From David Salsburg's book The lady tasting tea:
Although the reader may not believe it, literary style plays an important role in mathematical research. Some mathematical writers seem unable to produce articles that are easy to understand. Others seem to get a perverse pleasure out of generating many lines of symbolic notation so filled with detail that the general idea is lost in the picayune.
But some authors have the ability to display complicated ideas with such force and simplicity that the development appears to be obvious in their exposition. Only upon reviewing what has been learned does the reader realize the great power of the results. Such an author was Jerzy Neyman. It is a pleasure to read his papers. The ideas evolve naturally, the notation is deceptively simple, and the conclusions appear to be so natural that you find it hard to see why no one produced these results long before.
What are other specific examples of such well-written papers on statistics or machine learning?

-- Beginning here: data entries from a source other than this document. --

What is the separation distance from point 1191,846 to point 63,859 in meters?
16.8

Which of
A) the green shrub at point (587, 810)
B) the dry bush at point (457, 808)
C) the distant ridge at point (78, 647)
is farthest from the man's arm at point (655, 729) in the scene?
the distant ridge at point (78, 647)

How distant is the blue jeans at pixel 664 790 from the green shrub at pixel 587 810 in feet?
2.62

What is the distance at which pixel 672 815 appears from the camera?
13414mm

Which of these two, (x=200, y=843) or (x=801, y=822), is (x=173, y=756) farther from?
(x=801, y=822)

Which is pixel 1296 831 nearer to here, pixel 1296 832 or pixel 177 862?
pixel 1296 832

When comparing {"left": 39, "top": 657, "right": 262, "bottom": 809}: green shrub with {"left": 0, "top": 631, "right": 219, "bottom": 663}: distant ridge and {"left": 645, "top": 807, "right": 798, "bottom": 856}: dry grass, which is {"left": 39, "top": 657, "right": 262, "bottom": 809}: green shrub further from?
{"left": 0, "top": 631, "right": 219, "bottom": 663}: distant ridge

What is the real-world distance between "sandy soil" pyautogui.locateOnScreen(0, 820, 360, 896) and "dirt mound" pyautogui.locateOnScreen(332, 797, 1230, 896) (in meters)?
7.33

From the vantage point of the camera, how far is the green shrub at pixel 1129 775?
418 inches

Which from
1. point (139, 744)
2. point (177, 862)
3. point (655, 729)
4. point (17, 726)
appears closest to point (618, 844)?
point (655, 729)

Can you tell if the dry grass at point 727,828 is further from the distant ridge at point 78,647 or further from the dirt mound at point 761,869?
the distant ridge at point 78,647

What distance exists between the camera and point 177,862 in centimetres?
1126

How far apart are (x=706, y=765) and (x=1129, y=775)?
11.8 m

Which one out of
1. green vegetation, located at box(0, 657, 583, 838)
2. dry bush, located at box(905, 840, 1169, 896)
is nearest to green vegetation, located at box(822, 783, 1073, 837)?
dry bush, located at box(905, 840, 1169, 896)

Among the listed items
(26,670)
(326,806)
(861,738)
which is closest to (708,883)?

The idea is to have a list of "this is how you should write" papers.
Please, try to provide:
Full bibliographic citation such as:
Carl E. Rasmussen, "The Infinite Gaussian Mixture Model" In Advances in Neural Information Processing Systems 12, Vol. 12 (2000)
In case of links, make them to publicly accessible repositories if possible (e.g. http://arxiv.org/).
A short, informal, comprehensible review on what is the paper about and why it is an example of a top well-written paper.